Yes I was thinking about this some more after our conversation Wed. I think the right way to go is to do something like we do now with the HasSection flag which prevents importing any references - we can either add another bit or generalize that one - then set it for all GVs. That way they can be in the reference graph but not be imported.

But this change is needed for now to keep the current model working and to be able to commit D25359 which depends on this.

lib/Transforms/IPO/FunctionImport.cpp
554

Sure, but then we wouldn't call back into MustPreserveGV so it is fine to exit here early.

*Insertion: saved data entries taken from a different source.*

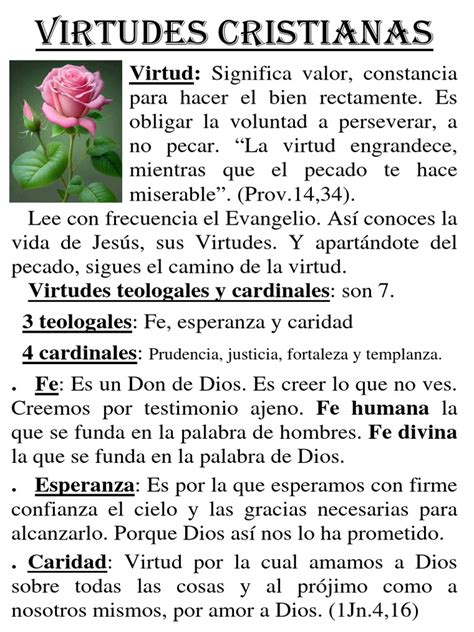 VIRTUDES CRISTIANAS

Virtud: Significa valor, constancia para hacer el bien rectamente. Es obligar la voluntad a perseverar, a no pecar. “La virtud engrandece, mientras que el pecado te hace miserable”. (Prov.14,34).

Lee con frecuencia el Evangelio. Así conoces la vida de Jesús, sus Virtudes. Y apartándote del pecado, sigues el camino de la virtud.

Virtudes teologales y cardinales: son 7.

3 teologales: Fe, esperanza y caridad

4 cardinales: Prudencia, justicia, fortaleza y templanza.

. Fe: Es un Don de Dios. Es creer lo que no ves. Creemos por testimonio ajeno. Fe humana la que se funda en la palabra de hombres. Fe divina la que se funda en la palabra de Dios.

. Esperanza: Es por la que esperamos con firme confianza el cielo y las gracias necesarias para alcanzarlo. Porque Dios así nos lo ha prometido.

. Caridad: Virtud por la cual amamos a Dios sobre todas las cosas y al prójimo como a nosotros mismos, por amor a Dios. (1Jn.4,16)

But this change is needed for now to keep the current model working

"Keep the current model working" isn't exact: I believe it is broken since the recent addition of "false empty summaries" for module.
So have the current model working again now, you would need to revert this.

But this change is needed for now to keep the current model working

"Keep the current model working" isn't exact: I believe it is broken since the recent addition of "false empty summaries" for module.
So have the current model working again now, you would need to revert this.

I was referring to the model of preventing importing and renaming by suppressing the summary. Which has other issues as discussed, but this change at least makes the current handling uniform.

Ping. The fix in D25359 (which you already LGTM'd) depends on this change to make the handling of empty summaries consistent between llvm-lto and llvm-lto2 (i.e. ThinLTOCodeGenerator and the new LTO API).

The other alternative is to commit D25359 without any llvm-lto based tests, but that seems less than ideal.

Sorry, forgot about this patch. My main concern last week was that I fear we're piling-up on top of a fragile foundation: that'd be building technical debt. So I was trying to narrow down how to make sure we're not on a slippery slope with the current situation.

I was referring to the model of preventing importing and renaming by suppressing the summary.

I don't know what you referred to?

Sorry, forgot about this patch. My main concern last week was that I fear we're piling-up on top of a fragile foundation: that'd be building technical debt. So I was trying to narrow down how to make sure we're not on a slippery slope with the current situation.

I was referring to the model of preventing importing and renaming by suppressing the summary.

I don't know what you referred to?

I'm referring to the model where we invoke llvm::moduleCanBeRenamedForThinLTO() to guard building a summary when we can't rename (e.g. due to inline assembly, or with D25359, due to module level assembly)

But my issue is not what moduleCanBeRenamedForThinLTO() does right now, but rather what do we do when it returns "false". These modules previously didn't go through the ThinLTO pipeline, so it was fine. Now they have an empty summary and they go to the thin-link. This seems an issue to me, and I rather have a proper answer design-wise rather than patching over-and-over as bugs are reported.

But my issue is not what moduleCanBeRenamedForThinLTO() does right now, but rather what do we do when it returns "false". These modules previously didn't go through the ThinLTO pipeline, so it was fine. Now they have an empty summary and they go to the thin-link. This seems an issue to me, and I rather have a proper answer design-wise rather than patching over-and-over as bugs are reported.

Note that the bug that is being fixes is not due to this model. We are just using the same model to address it as with inline assembly.

Agree that a better long term solution is needed soon, but in the meantime it would be good to be able to fix the module assembly issue now, since we already use this approach for inline assembly, and also address the difference in how this case is being handled here in internalization.